Monday, January 16, 2012

E-Books Outsell Print For Majority Of Titles On USA Today Bestseller List

paidcontent reporting:
USA Today is reporting a post-holiday e-book “surge,” with 32 of the top 50 titles on its most recent list selling more copies in digital format than in print, including all top ten titles. I broke down the lists to see which books sold more copies in each format.
The list, for January 2 through 8, is here and the paper attributes the surge to e-readers received as gifts. For the previous week, from December 26 through January 1, e-books were the most popular format for 42 of the top 50 titles. Both figures are “higher than any other week last year,” USA Today says.
Unlike the New York Times (NYSE: NYT) and Wall Street Journal (NSDQ: NWS), which break out e-book sales (as well as children’s books, nonfiction, etc.) into separate bestseller lists, USA Today publishes a single list that includes all categories and lumps hardcover, paperback and e-books together. If a title is available in all three of those formats, its sales in all three are combined to calculate its rank. The entry for each title mentions which format it sold the most copies in that week. The WSJ and NYT do not provide that information.

◆ DATA PROVIDED:
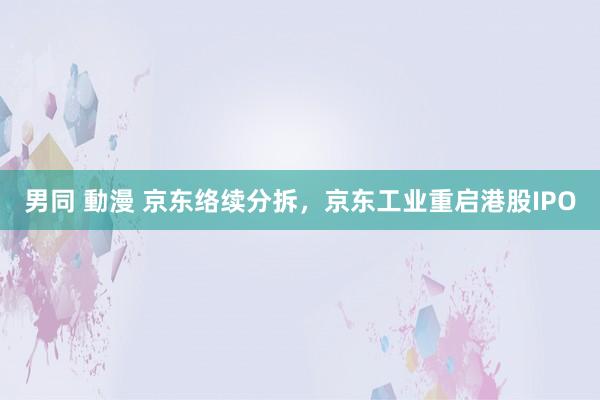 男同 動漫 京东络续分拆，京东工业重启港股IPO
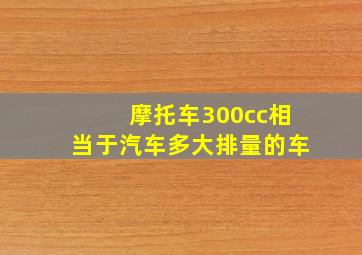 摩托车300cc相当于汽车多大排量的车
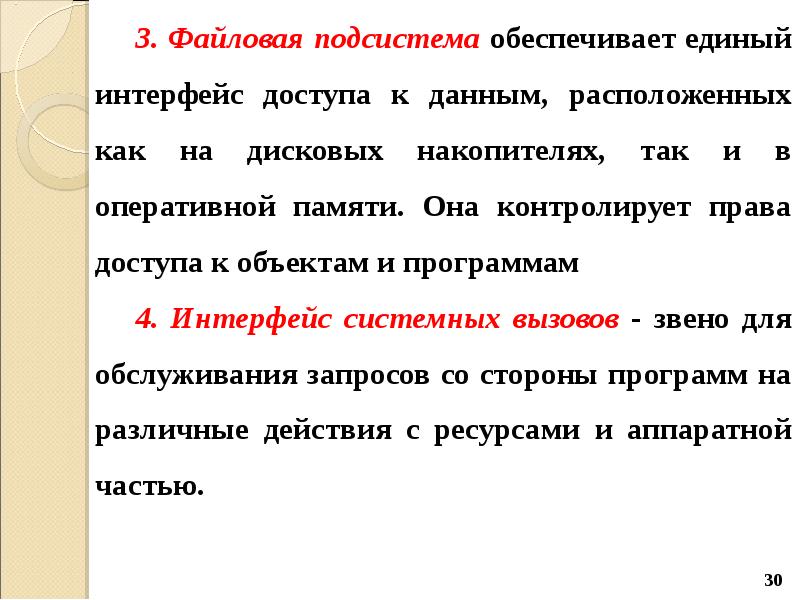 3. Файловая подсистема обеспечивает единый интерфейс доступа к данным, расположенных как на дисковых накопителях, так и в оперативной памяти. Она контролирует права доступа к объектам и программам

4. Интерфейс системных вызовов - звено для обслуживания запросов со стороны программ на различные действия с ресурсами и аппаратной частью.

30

...

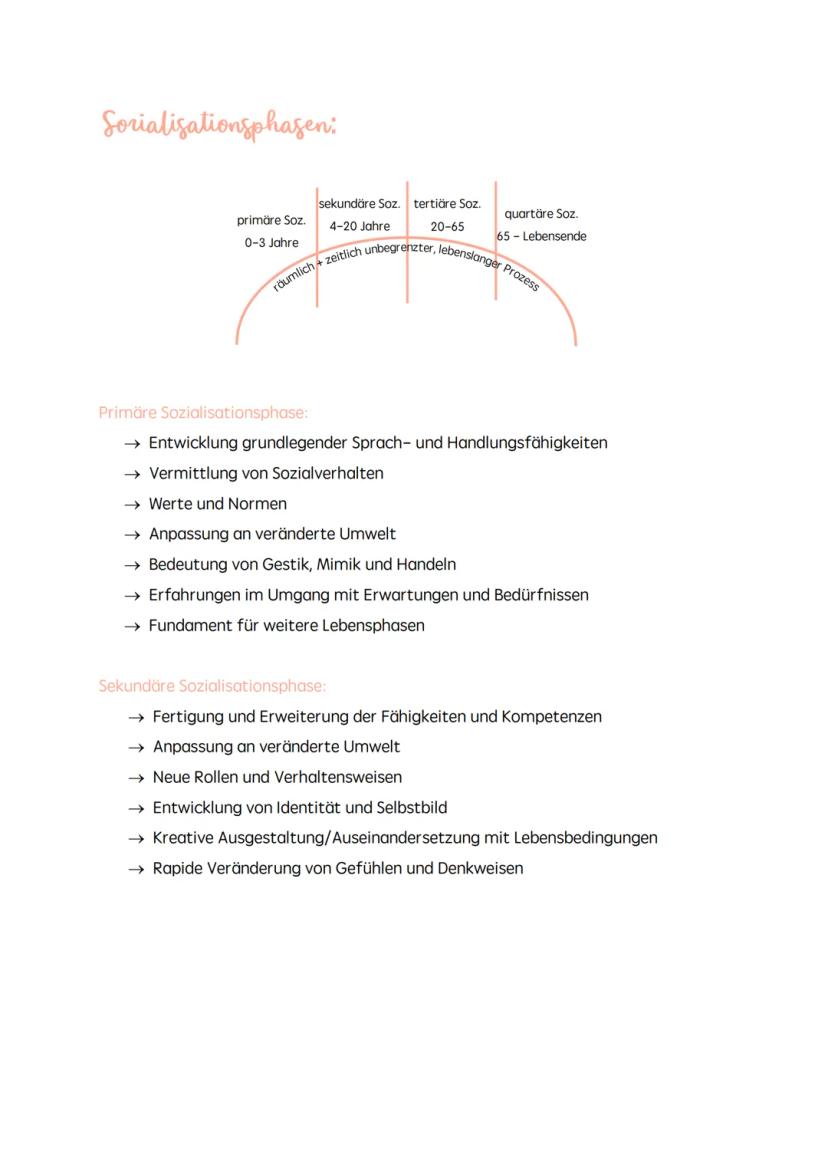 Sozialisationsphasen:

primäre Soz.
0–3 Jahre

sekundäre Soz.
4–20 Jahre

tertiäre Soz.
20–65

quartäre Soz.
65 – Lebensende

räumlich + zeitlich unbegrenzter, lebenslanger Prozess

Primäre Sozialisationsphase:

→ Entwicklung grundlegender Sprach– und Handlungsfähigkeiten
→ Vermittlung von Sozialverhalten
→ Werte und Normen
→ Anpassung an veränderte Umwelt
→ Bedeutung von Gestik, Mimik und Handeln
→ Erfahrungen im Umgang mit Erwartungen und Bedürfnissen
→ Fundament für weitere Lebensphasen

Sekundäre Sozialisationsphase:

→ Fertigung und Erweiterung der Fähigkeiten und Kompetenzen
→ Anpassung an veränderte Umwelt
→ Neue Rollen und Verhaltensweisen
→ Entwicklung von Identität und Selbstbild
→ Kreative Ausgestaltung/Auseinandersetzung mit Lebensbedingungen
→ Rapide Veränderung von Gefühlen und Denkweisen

* * *

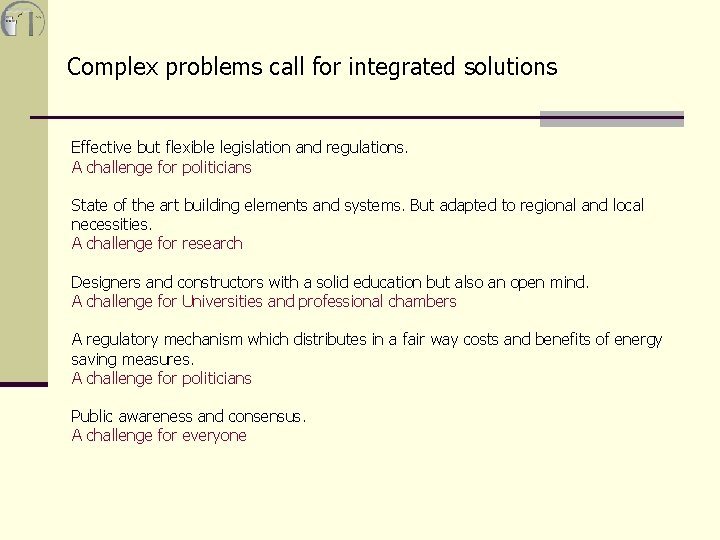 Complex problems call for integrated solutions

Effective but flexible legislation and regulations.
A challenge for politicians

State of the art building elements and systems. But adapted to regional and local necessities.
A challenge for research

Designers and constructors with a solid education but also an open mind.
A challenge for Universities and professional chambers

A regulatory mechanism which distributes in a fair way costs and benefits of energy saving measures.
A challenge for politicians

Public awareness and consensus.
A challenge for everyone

◆ WHAT IS BEING ASKED:
Write the next part of the article on e-book sales and the USA Today bestseller list, starting after its last sentence. The data was taken from a separate source.

◆ RESPONSE AREA:
I went through the list—here are the ones that sold more copies as e-books than as print books, along with their rank on the list:
E>P
1. The Hunger Games, Suzanne Collins (Scholastic) (children’s/young adult)
2. Catching Fire, Suzanne Collins (Scholastic) (children’s/YA)
3. Mockingjay, Suzanne Collins (Scholastic) (children’s/YA)
4. Private: #1 Suspect, James Patterson (Hachette) (fiction)
5. The Girl with the Dragon Tattoo, Stieg Larsson (Random House) (fiction)
6. The Help, Kathryn Stockett (Penguin) (fiction)
7. The Girl Who Played with Fire, Stieg Larsson (Random House) (fiction)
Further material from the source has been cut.